**ENUNCIADO**
Copie sem alterações tudo o que vai da linha que contém "Looking across tree" até o fim dos registros, incluindo essa linha. Deixe as imagens fora da resposta.

== REGISTROS

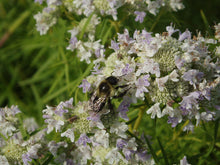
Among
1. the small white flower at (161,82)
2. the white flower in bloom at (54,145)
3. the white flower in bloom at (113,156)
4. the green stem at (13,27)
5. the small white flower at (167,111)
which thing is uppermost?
the green stem at (13,27)

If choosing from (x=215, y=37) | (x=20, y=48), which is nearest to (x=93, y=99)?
(x=215, y=37)

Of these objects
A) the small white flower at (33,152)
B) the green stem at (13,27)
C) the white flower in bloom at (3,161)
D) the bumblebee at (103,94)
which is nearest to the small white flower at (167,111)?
the bumblebee at (103,94)

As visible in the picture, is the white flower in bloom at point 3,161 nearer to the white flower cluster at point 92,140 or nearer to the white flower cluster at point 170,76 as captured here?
the white flower cluster at point 92,140

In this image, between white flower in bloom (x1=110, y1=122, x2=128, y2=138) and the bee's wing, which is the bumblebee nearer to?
the bee's wing

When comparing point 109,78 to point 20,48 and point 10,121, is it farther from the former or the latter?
point 20,48

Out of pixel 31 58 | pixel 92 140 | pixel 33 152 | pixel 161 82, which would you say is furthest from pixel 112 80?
pixel 31 58

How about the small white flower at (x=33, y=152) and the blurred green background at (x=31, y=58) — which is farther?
the blurred green background at (x=31, y=58)
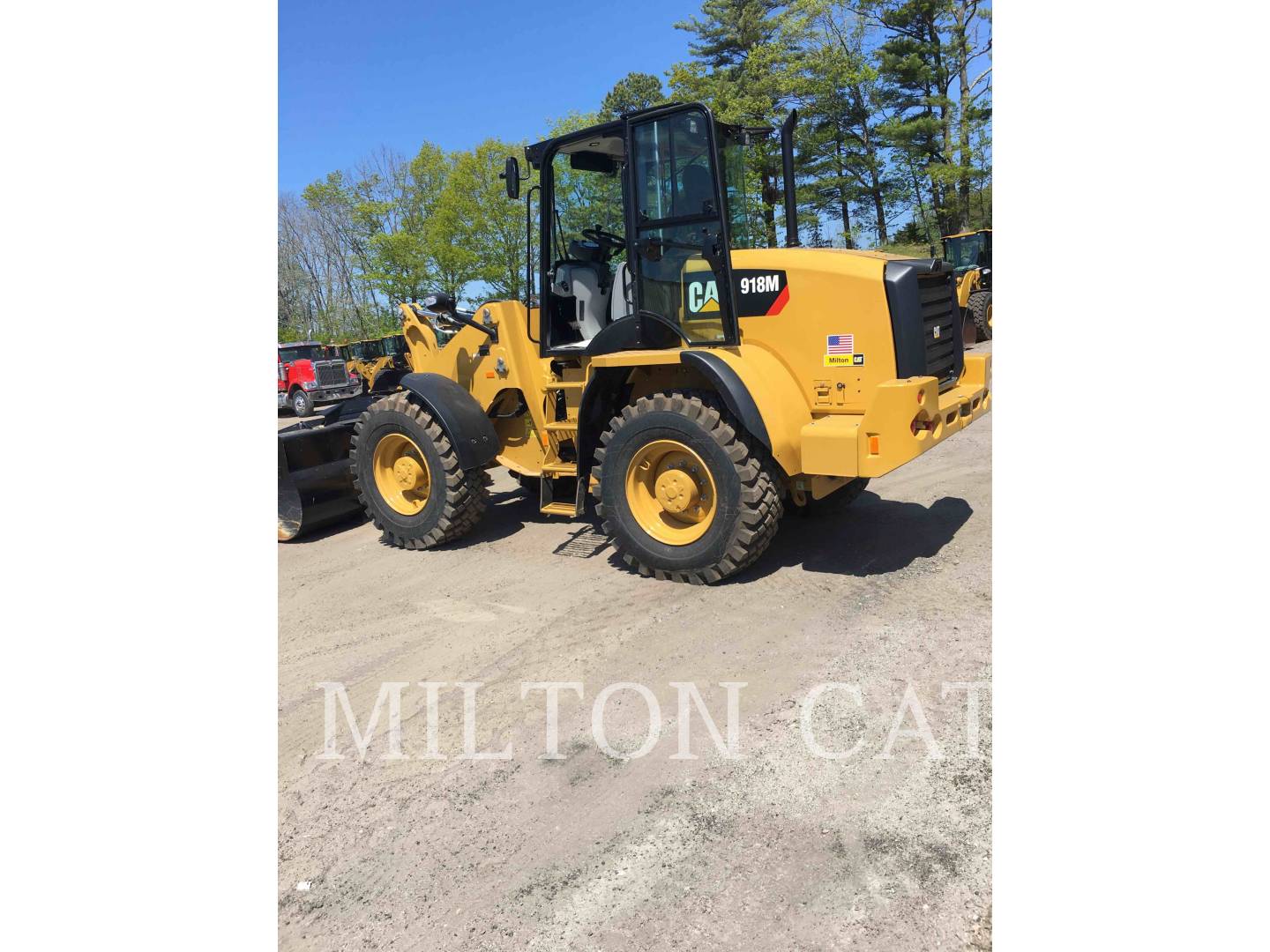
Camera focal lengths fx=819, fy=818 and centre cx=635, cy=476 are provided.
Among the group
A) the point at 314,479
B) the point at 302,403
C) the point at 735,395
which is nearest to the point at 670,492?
the point at 735,395

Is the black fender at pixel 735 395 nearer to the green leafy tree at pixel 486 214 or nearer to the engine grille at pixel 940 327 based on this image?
the engine grille at pixel 940 327

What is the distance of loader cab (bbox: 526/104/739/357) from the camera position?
531cm

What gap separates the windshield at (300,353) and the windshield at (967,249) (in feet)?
56.0

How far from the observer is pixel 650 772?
3186mm

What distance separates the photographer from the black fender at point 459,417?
253 inches

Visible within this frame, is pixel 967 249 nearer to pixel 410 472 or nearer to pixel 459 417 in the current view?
pixel 459 417

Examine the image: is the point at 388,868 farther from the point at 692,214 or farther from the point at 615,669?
the point at 692,214

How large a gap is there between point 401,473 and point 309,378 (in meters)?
16.9

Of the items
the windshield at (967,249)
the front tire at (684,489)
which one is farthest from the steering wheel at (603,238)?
the windshield at (967,249)

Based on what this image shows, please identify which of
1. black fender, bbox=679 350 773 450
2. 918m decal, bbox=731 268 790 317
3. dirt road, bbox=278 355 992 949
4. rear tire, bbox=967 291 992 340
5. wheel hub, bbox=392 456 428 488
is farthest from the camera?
rear tire, bbox=967 291 992 340

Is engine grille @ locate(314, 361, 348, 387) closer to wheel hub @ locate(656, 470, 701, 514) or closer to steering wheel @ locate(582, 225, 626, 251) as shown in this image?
steering wheel @ locate(582, 225, 626, 251)

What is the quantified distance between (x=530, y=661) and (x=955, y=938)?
97.1 inches

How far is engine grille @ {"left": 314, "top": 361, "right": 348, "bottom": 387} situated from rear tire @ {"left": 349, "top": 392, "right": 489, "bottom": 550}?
54.4 ft

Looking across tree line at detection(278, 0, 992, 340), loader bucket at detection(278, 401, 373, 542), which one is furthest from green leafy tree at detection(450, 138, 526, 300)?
loader bucket at detection(278, 401, 373, 542)
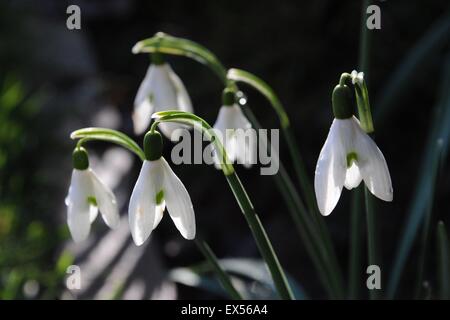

====

**RESPOSTA DO EXERCÍCIO**
Looking across tree line at detection(278, 0, 992, 340), loader bucket at detection(278, 401, 373, 542), which one is furthest from green leafy tree at detection(450, 138, 526, 300)?
loader bucket at detection(278, 401, 373, 542)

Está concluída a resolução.